Ана Бландиана. Фрагменты
• Твердость и стойкость ближе к смерти, чем к жизни. Жизнь сильна своей хрупкость и гибкостью. Возьмите стебель растения, вы увидите, как легко он гнется и ломается, когда молодой, какой он жесткий и негнущийся — когда высохнет. Внутри творчества жизнь есть прилаживание и старание понять; вне надежды, смерть есть само сопротивление и отказ.
• Соседка Мита принесла мне в подарок пару головок сыра. На мои протесты она возразила, вдруг посерьезнев, почти враждебно: «А моим покойникам что ж прикажешь — голодать? Моя бедная мать куска не доедает в могилке!» Она не шутила, тут было не суеверие, не исполнение обычая, а что-то абсолютно осязаемое, как если бы прямо и непосредственно сыр, который она даст мне, накормит ее мать, которой давно голодно в могиле. Ее вера не была разбавлена метафизикой, а оставалась плотной, материальной, такой категоричной, что даже смерть не переходила в область трансцендентного.
• Не будь мы уверены, что нас ожидает еще одна жизнь (причем бесконечно богаче разнообразными событиями и переживаниями), мы не могли бы себе позволить (не позволил бы инстинкт самосохранения) так глупо транжирить эту.
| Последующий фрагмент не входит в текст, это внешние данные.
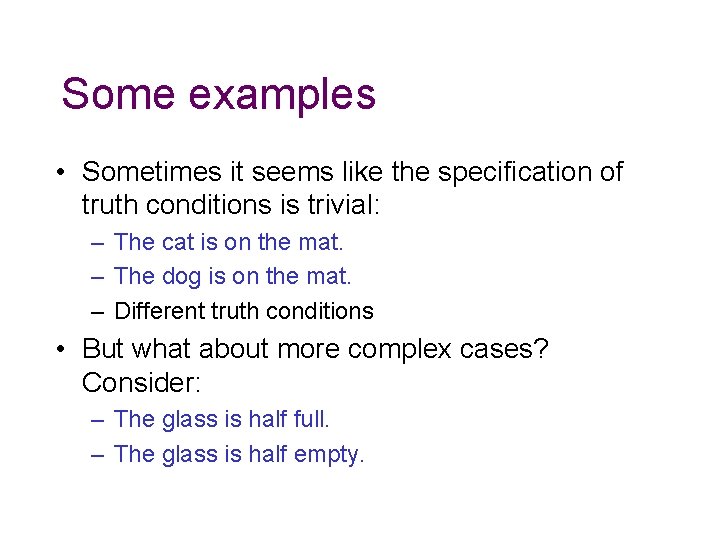 Some examples

• Sometimes it seems like the specification of truth conditions is trivial:
– The cat is on the mat.
– The dog is on the mat.
– Different truth conditions

• But what about more complex cases? Consider:
– The glass is half full.
– The glass is half empty.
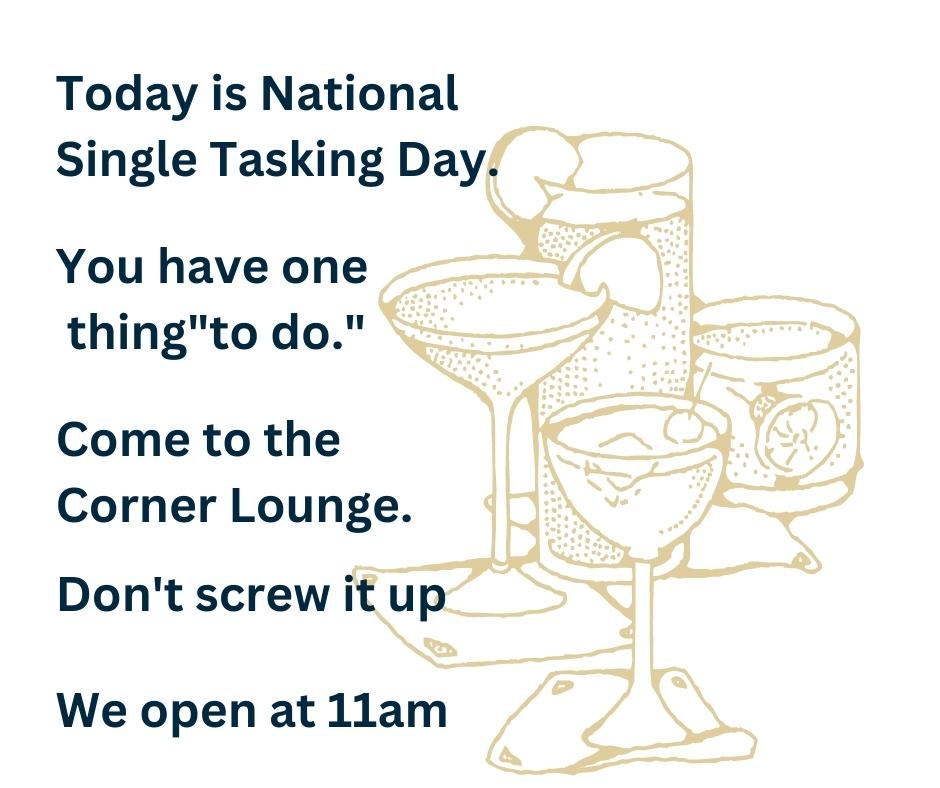 Today is National Single Tasking Day.

You have one thing"to do."

Come to the Corner Lounge.

Don't screw it up

We open at 11am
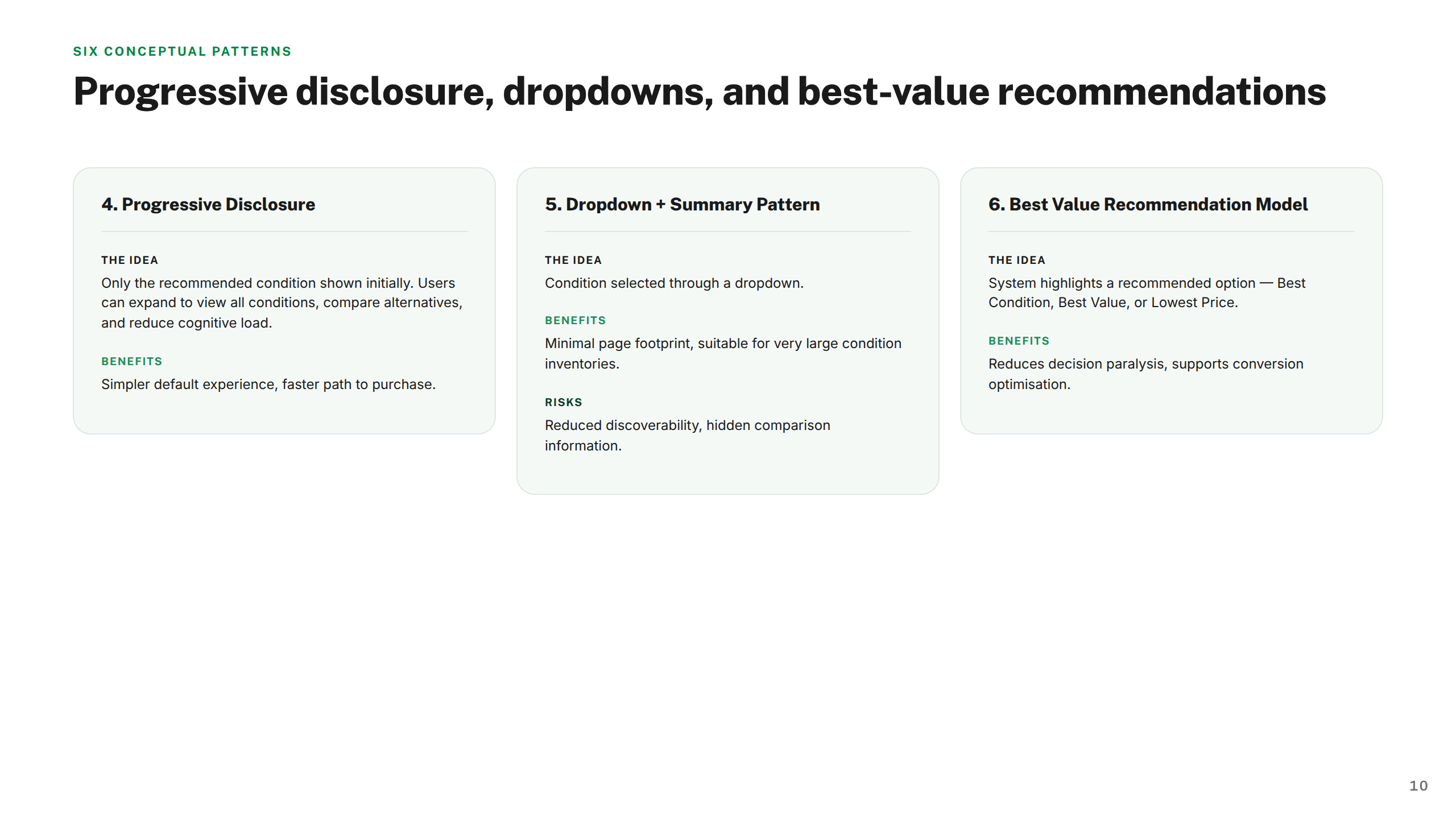 SIX CONCEPTUAL PATTERNS

Progressive disclosure, dropdowns, and best-value recommendations

4. Progressive Disclosure

THE IDEA

Only the recommended condition shown initially. Users can expand to view all conditions, compare alternatives, and reduce cognitive load.

BENEFITS

Simpler default experience, faster path to purchase.

5. Dropdown + Summary Pattern

THE IDEA

Condition selected through a dropdown.

BENEFITS

Minimal page footprint, suitable for very large condition inventories.

RISKS

Reduced discoverability, hidden comparison information.

6. Best Value Recommendation Model

THE IDEA

System highlights a recommended option — Best Condition, Best Value, or Lowest Price.

BENEFITS

Reduces decision paralysis, supports conversion optimisation.

10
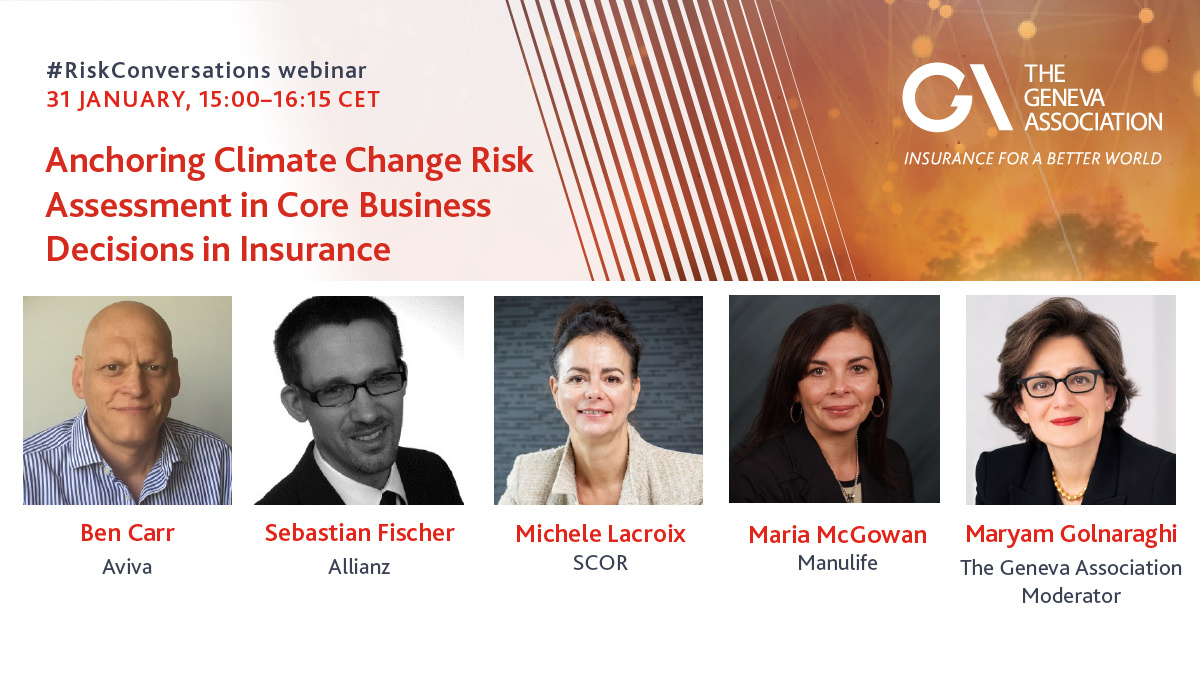 #RiskConversations webinar
31 JANUARY, 15:00–16:15 CET

Anchoring Climate Change Risk Assessment in Core Business Decisions in Insurance

GA THE GENEVA ASSOCIATION
INSURANCE FOR A BETTER WORLD

Ben Carr
Aviva

Sebastian Fischer
Allianz

Michele Lacroix
SCOR

Maria McGowan
Manulife

Maryam Golnaraghi
The Geneva Association
Moderator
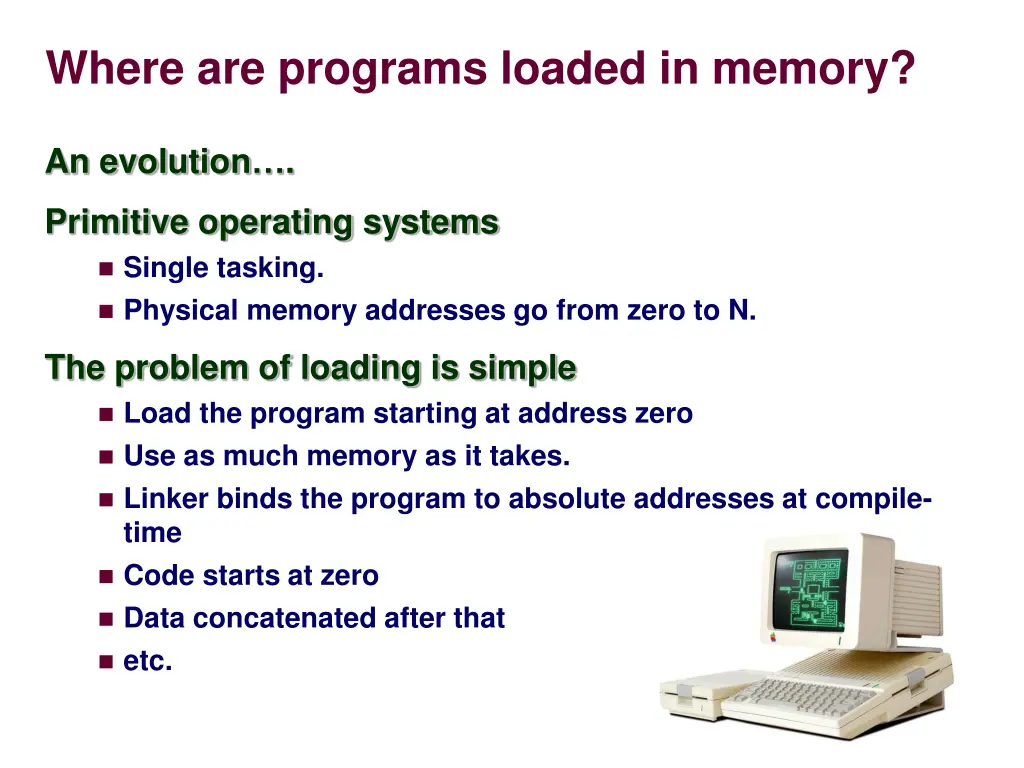 Where are programs loaded in memory?

An evolution….

Primitive operating systems

- Single tasking.
- Physical memory addresses go from zero to N.

The problem of loading is simple

- Load the program starting at address zero
- Use as much memory as it takes.
- Linker binds the program to absolute addresses at compile-time
- Code starts at zero
- Data concatenated after that
- etc.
• Я столько раз бывала счастлива во сне, что если между сном и смертью существует хоть сколько-нибудь сходства (а не может быть, чтобы какого-нибудь сходства не было), то я не вижу, чего мне бояться.
• В смерти каждого, какой бы случайной она ни была, — или именно от этого, — есть момент откровения, свет, который развенчивает или венчает пройденный путь. Я все бы отдала, чтобы знать, как я умру, не для того, чтобы предвосхитить что-то, но чтобы понять себя уже сейчас.
• Писать — это способ не столько держаться за жизнь, сколько умирать, род смерти беспрерывной, миг за мигом, — пока ты уже не можешь перестать умирать. Бессмертие есть не что иное, как смерть, которая никогда не кончается.
• Передо мной, в автобусе, двое мужчин хвалятся друг перед другом только что отстроенными для себя склепами: «Фонари сделал по бокам, кованые, одна электропроводка обошлась в две тысячи», — это один. «А у моего — четыре ступеньки и скамья, всё в бетоне, пятьдесят мешков цемента ухлопал, — не сдается другой. Я весело слушаю этот бред, пока мне не приходит в голову, что, наверное, так говорили и фараоны
• По прошествии лет на фотопленке все цвета превращаются в розовый, как если бы сама техника конкурировала с идеализацией прошлого
• Смерть настоящего поэта — не конец, а только химическая реакция, имеющая целью отделить золото от примесей.
• После имен правителей ставят годы, на которые пришлось их правление, после имен писателей ставят годы, на которые пришлась их жизнь; из чего следует, что если в случае с первыми идет в счет власть, которую они имели, то в случае со вторыми — все их существование.
• Когда я поняла, что болезнь нашего века, болезнь, которую мы больше всего боимся и от которой больше всего умираем, есть не что иное, как мятеж клеток, отказывающихся быть смертными, отказывающихся впредь подчиняться законам старения и деградации тела (медицинский термин — чем не поэтический? — звучит как "иммортализация клеток"), — я взглянула на явление, как на страшноватую, но постижимую метафору. Клетки начинают размножаться анархическим путем, не прислушиваясь больше к нуждам организма, и кажется, что они в состоянии — даже отделившись от тела, которое убивают своей чрезмерной витальностью, — продолжать жизнь в лабораторных условиях, десятки и десятки лет, множась, становясь бессмертными. Я увидела в этой биологической экстравагантности подхват в материальном, а, значит, через свою конкретность, более высоком регистре, восклицания поэта "Non omnis moriar" . И вот, странным образом, это сближение с известной мне областью, которую — при всем ее злом качестве — я наперед воспринимаю с восхищением, успокоило во мне и нюансировало, до примирения, страх перед обезумевшими клетками.
• Подобно солнцу, время облагораживает самим своим прикосновением: как под лучом света любая стекляшка становится бриллиантом, так через тысячу лет любой китч становится искусством.